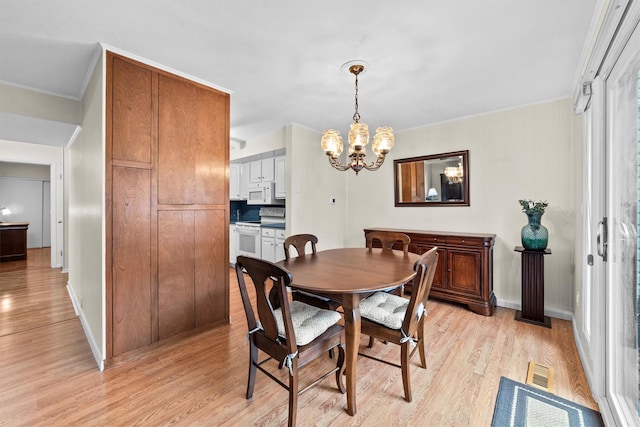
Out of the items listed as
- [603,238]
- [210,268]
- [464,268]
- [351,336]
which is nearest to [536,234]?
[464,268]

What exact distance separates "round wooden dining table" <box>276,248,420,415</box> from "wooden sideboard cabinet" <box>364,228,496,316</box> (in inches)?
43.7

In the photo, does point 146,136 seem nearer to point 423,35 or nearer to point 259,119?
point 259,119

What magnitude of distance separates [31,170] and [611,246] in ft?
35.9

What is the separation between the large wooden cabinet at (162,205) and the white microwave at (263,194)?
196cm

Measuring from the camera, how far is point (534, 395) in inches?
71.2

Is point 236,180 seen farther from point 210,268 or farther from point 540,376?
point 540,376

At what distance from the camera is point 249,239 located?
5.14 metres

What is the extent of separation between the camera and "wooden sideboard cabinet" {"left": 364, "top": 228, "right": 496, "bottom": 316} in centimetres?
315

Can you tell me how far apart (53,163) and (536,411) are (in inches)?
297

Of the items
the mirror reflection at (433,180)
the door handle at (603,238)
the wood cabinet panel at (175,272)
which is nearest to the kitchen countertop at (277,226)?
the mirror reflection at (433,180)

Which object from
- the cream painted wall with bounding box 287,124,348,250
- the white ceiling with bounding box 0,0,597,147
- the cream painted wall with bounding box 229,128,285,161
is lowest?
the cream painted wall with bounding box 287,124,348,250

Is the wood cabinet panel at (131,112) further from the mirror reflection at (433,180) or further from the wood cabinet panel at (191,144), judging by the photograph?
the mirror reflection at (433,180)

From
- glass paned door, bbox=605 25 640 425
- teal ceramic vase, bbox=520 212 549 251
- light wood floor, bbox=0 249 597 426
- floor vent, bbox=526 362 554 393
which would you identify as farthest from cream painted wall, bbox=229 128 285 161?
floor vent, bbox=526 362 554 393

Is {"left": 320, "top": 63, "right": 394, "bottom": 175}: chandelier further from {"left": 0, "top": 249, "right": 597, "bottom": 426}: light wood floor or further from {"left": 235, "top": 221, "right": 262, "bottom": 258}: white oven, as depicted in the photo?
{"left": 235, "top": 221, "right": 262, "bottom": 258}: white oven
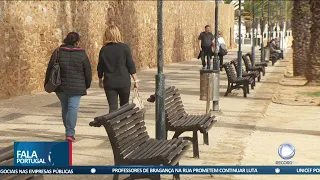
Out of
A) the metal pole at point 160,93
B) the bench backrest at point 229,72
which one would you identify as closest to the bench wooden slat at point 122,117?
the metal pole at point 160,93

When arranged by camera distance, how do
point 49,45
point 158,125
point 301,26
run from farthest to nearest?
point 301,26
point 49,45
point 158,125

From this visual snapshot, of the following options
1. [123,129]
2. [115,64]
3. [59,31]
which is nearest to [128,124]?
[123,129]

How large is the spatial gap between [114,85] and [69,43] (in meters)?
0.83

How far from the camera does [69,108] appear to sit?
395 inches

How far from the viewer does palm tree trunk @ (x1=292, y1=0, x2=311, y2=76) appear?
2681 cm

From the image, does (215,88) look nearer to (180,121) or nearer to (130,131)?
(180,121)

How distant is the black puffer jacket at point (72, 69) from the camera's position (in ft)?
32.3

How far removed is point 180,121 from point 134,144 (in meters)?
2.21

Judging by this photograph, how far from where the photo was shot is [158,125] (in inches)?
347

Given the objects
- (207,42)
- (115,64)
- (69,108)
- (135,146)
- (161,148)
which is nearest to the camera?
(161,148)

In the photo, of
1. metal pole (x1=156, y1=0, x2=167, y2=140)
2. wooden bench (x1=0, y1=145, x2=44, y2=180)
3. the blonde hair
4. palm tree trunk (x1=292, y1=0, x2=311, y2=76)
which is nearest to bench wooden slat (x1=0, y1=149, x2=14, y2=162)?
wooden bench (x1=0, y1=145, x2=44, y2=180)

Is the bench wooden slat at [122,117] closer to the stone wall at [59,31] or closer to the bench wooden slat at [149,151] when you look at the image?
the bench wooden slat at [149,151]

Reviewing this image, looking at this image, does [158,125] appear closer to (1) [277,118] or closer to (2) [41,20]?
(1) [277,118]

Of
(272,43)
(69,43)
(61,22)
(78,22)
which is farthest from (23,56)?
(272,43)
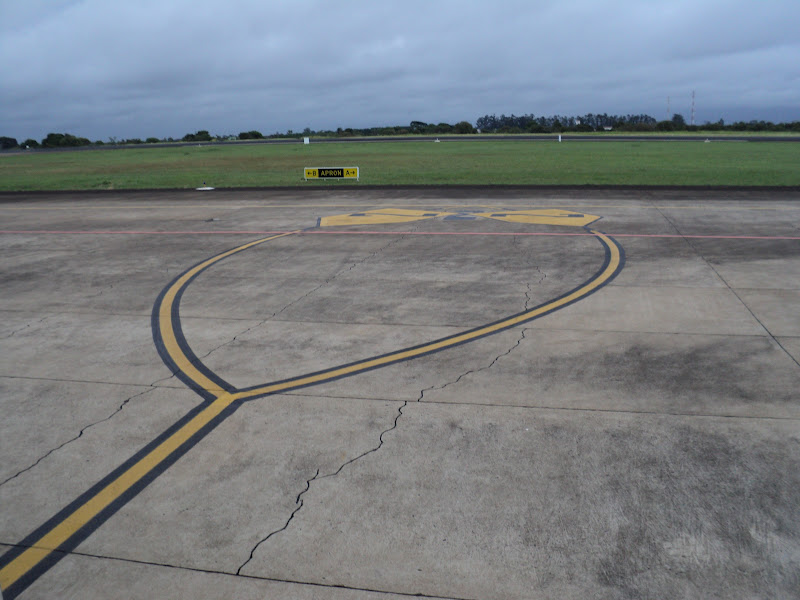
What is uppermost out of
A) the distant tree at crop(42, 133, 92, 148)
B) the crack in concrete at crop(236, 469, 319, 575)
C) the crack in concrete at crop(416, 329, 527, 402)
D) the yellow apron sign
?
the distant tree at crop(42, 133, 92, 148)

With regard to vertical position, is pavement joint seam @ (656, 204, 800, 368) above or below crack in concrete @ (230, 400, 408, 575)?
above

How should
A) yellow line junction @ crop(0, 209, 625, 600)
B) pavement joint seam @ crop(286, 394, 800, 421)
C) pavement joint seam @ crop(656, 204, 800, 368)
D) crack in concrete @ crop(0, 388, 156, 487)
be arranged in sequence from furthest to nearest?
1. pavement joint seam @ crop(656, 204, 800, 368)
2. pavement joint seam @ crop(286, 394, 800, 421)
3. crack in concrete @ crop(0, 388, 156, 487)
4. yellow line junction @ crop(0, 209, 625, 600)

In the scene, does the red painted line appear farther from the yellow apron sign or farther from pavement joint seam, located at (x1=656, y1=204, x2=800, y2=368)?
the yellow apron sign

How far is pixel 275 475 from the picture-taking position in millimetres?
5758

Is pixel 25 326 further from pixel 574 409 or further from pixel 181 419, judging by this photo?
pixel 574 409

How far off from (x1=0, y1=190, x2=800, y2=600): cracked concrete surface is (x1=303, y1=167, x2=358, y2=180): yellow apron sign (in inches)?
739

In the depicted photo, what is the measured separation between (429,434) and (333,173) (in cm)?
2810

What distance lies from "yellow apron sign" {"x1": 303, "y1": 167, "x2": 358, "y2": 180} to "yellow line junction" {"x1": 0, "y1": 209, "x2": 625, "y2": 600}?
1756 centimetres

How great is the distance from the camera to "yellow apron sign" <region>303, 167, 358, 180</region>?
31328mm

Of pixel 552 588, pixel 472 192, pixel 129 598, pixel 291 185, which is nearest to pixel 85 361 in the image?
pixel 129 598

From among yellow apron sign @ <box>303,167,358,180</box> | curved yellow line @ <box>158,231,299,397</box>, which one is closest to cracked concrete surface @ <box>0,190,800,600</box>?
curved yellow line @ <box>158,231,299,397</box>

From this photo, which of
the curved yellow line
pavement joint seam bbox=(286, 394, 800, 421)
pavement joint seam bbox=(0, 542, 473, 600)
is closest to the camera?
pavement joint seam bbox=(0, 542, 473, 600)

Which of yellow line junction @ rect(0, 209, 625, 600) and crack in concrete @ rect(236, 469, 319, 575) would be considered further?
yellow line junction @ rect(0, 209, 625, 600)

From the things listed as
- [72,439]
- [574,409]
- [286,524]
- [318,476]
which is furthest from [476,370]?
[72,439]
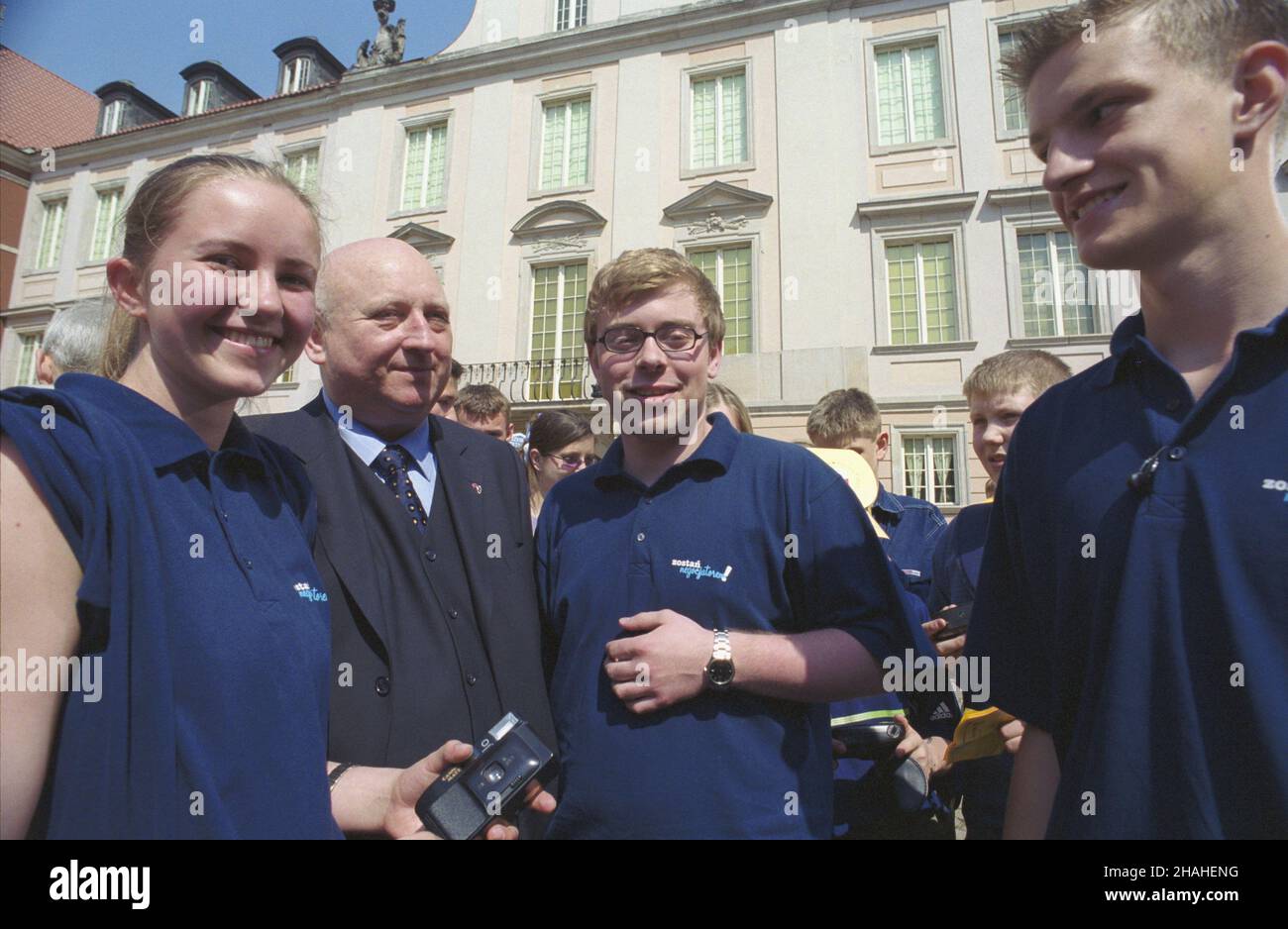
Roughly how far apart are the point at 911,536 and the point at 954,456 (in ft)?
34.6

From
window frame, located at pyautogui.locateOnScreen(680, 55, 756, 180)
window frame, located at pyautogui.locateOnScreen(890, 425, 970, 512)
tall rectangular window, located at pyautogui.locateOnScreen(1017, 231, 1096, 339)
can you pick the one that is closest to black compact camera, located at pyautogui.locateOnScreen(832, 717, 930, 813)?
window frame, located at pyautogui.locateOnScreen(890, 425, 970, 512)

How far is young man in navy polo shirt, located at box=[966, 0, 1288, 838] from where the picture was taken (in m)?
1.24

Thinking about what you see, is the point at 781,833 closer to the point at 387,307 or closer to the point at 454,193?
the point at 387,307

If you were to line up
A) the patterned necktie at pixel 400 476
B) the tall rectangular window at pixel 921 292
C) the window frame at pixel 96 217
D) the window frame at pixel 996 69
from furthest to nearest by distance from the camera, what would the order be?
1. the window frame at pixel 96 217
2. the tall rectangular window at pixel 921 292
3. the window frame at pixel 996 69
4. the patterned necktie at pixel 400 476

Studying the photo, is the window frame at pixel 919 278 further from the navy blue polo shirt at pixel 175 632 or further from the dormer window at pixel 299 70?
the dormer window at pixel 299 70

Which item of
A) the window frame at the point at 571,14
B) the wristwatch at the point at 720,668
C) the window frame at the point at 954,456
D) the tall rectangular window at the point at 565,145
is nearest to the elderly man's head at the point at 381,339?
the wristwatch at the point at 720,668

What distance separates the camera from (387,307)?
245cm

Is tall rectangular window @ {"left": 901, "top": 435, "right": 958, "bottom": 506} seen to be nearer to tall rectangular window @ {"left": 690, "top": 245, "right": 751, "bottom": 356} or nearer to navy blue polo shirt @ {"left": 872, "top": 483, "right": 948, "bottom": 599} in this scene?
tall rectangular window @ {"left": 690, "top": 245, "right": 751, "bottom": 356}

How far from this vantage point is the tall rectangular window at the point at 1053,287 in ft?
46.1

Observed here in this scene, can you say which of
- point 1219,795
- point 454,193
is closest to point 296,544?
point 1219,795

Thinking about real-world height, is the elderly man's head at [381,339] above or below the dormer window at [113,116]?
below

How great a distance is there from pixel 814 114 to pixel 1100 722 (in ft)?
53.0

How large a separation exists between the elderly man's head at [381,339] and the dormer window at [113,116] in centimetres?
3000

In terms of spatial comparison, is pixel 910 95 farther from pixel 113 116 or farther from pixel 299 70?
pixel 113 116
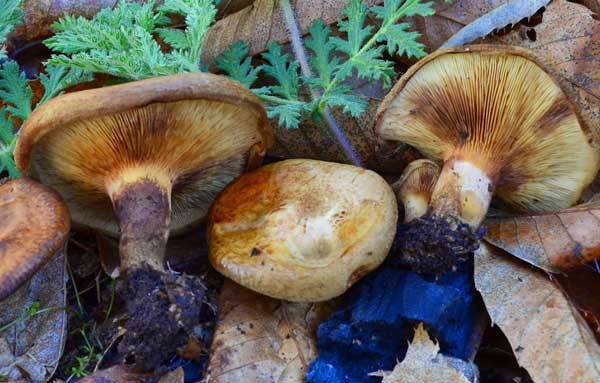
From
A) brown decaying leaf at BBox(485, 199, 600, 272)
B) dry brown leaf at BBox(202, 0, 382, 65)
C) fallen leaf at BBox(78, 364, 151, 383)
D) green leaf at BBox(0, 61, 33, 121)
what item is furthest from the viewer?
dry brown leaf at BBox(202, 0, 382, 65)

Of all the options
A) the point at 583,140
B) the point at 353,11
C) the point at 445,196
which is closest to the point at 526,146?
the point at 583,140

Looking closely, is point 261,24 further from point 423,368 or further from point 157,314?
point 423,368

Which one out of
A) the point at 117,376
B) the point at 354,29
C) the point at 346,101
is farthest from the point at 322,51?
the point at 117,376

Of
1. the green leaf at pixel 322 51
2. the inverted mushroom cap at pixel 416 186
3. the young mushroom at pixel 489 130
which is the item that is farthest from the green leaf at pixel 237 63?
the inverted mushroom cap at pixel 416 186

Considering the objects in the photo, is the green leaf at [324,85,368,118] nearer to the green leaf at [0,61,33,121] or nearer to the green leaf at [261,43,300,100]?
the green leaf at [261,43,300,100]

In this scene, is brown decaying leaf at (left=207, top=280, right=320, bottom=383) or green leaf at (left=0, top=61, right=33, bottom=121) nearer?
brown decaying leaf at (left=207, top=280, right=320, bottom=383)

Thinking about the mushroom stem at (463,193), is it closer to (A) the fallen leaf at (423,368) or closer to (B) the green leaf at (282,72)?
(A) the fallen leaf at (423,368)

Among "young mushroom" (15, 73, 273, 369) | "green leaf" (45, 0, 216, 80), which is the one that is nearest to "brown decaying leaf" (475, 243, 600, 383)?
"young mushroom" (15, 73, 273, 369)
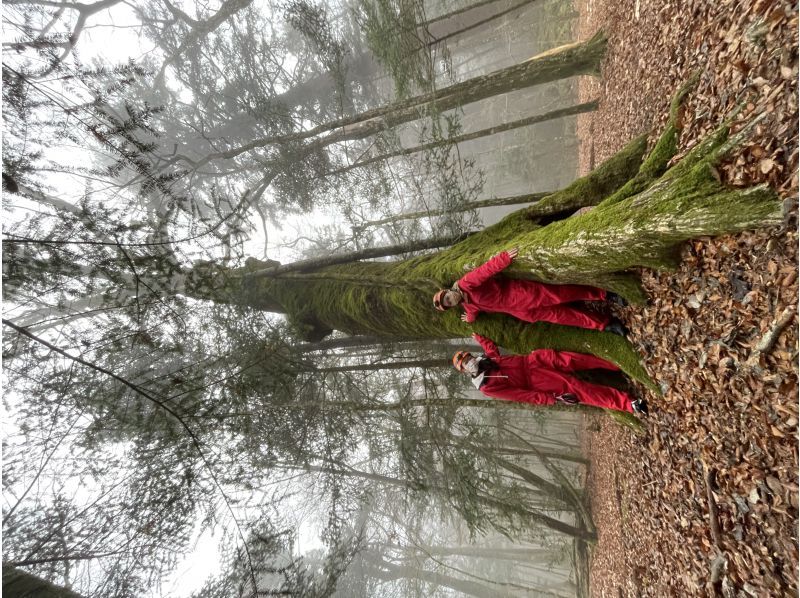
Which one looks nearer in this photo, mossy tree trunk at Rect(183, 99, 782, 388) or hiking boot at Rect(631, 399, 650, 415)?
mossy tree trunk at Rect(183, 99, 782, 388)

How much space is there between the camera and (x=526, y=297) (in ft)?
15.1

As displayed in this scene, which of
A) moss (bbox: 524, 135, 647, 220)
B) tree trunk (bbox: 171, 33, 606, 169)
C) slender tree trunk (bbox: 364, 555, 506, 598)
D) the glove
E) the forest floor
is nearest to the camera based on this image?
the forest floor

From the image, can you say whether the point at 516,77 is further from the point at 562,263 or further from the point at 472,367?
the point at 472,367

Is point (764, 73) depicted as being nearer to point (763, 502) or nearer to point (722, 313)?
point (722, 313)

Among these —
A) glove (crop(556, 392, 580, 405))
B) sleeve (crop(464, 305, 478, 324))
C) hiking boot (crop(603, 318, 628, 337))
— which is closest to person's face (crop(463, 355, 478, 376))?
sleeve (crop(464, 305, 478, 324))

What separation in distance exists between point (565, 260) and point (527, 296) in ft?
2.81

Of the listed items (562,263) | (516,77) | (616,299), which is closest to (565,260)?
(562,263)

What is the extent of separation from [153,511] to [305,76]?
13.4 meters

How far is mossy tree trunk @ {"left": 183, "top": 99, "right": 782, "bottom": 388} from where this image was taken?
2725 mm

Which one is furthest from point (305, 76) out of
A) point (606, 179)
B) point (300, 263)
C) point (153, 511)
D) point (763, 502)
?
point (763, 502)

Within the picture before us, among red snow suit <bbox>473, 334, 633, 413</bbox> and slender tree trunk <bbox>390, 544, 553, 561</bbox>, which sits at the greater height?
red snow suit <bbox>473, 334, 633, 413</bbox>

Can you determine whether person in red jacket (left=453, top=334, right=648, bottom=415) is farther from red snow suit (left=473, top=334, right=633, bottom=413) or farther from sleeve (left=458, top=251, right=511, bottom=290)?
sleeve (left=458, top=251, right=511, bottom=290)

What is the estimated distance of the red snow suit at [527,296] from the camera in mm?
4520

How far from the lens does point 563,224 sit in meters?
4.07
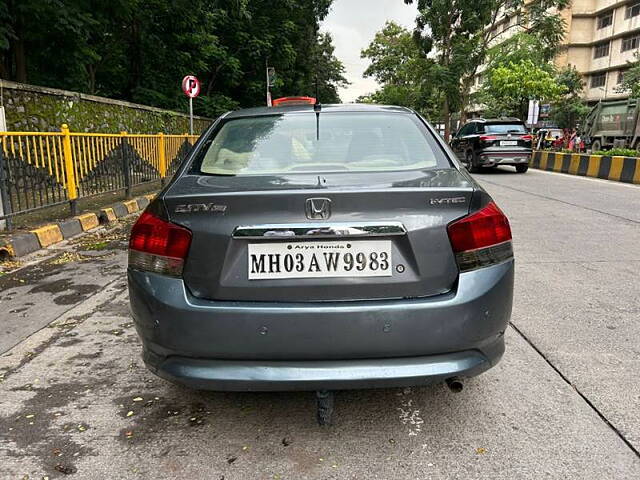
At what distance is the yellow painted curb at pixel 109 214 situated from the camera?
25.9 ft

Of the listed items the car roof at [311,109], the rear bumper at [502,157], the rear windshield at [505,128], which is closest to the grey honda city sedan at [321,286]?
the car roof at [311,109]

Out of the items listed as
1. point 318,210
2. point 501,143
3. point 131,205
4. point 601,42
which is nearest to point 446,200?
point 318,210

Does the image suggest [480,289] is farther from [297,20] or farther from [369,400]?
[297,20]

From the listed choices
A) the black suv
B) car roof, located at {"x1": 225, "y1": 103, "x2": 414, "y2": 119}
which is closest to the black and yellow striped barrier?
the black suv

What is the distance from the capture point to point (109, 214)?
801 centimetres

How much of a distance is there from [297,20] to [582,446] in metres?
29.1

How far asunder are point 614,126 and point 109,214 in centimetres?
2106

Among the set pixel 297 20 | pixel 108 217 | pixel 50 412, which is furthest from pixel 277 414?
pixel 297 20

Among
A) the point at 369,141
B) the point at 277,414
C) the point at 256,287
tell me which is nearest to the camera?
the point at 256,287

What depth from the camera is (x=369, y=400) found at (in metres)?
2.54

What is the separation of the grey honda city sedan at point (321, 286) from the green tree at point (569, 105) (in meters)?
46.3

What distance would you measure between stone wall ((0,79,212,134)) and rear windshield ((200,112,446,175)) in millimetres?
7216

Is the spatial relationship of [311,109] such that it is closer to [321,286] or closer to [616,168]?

--- --- ---

- Given problem
Find the line that contains "Does the image". Repeat it and every line after it, exactly as written, up to and including the last line of the records above.

- Result for this task
Does the image suggest [480,289] is farther from [297,20] or farther from [369,400]?
[297,20]

From the listed choices
A) the black suv
B) car roof, located at {"x1": 225, "y1": 103, "x2": 414, "y2": 119}
which is closest to the black and yellow striped barrier?
the black suv

What is the distance from the capture point to point (109, 214)?
801 centimetres

How much of a distance is there from [297,20] to [582,446] in metres?
29.1

How far asunder are point 614,126 and point 109,214 in centimetres?
2106

Among the set pixel 297 20 | pixel 108 217 | pixel 50 412, which is furthest from pixel 277 414?
pixel 297 20

Among
A) the point at 369,141
B) the point at 277,414
C) the point at 256,287
tell me which is nearest to the camera?
the point at 256,287

What depth from the camera is (x=369, y=400) found at (in metres)?
2.54

What is the separation of the grey honda city sedan at point (321, 286) from the green tree at point (569, 105) (in meters)?
46.3

What distance would you measure between stone wall ((0,79,212,134)) and rear windshield ((200,112,446,175)) in millimetres?
7216

Is the spatial relationship of [311,109] such that it is closer to [321,286] or closer to [616,168]?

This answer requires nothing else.